> [Problem to solve]
Reproduce verbatim only the lines from the one containing "Taking the scene" through the last line below, both included.

(Dataset rows)
-------------------------
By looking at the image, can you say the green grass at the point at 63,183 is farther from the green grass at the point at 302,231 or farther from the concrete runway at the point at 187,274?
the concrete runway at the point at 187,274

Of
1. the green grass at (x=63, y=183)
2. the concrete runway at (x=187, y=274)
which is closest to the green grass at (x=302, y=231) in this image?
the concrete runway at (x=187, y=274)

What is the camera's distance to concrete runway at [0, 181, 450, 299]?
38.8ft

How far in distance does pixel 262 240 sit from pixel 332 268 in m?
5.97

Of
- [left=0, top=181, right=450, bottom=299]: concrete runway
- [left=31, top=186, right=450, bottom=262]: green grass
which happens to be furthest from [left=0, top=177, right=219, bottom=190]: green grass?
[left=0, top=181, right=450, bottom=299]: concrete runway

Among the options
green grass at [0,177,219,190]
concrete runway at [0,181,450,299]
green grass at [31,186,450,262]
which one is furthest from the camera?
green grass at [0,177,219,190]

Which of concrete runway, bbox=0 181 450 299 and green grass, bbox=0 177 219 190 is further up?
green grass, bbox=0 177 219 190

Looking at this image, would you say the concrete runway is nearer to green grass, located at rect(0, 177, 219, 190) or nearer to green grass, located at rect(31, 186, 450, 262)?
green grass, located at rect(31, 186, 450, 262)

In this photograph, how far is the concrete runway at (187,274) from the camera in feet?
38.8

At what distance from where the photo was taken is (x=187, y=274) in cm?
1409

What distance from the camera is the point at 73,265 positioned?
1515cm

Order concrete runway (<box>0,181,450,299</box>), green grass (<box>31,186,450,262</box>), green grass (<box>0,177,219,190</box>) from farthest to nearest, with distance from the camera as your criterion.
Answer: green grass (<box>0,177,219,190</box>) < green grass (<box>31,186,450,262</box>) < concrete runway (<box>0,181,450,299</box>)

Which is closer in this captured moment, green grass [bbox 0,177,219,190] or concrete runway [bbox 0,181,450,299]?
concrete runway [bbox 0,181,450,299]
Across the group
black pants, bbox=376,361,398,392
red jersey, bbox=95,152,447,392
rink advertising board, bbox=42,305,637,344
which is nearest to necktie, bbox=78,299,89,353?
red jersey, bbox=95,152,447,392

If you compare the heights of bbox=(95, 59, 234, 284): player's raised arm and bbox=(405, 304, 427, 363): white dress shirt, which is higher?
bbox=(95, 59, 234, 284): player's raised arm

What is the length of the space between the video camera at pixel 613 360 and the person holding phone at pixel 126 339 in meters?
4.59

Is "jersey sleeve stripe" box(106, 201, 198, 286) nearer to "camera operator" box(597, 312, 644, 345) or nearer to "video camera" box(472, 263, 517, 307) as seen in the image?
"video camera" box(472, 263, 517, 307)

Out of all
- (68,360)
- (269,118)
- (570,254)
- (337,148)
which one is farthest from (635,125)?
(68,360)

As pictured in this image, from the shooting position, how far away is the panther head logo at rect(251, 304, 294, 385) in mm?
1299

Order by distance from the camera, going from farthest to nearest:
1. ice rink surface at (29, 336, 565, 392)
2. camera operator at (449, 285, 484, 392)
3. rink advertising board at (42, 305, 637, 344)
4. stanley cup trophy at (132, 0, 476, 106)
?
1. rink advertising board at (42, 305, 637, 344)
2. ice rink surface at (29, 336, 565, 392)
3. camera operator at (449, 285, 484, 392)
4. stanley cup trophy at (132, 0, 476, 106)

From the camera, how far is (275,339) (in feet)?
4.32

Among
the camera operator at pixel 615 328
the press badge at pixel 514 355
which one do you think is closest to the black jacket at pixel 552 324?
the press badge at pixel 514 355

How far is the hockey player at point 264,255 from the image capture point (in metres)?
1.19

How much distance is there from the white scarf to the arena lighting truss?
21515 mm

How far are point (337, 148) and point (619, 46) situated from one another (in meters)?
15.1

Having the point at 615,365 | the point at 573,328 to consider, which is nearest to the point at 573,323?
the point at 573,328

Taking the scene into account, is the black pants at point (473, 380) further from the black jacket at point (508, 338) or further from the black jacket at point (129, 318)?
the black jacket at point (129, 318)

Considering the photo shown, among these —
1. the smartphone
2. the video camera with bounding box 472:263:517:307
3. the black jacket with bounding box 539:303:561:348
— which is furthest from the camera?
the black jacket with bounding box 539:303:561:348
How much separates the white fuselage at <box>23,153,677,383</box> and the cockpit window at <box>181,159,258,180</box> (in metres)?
-------------------------
> [Answer below]
Taking the scene into account, is the black pants at point (473, 380) further from the black jacket at point (508, 338) or further from the black jacket at point (129, 318)?
the black jacket at point (129, 318)

Considering the photo shown, among these —
1. the smartphone
2. the video camera with bounding box 472:263:517:307
3. the black jacket with bounding box 539:303:561:348
— which is furthest from the camera?
the black jacket with bounding box 539:303:561:348
How much separates the white fuselage at <box>23,153,677,383</box> and the cockpit window at <box>181,159,258,180</box> (in metres)?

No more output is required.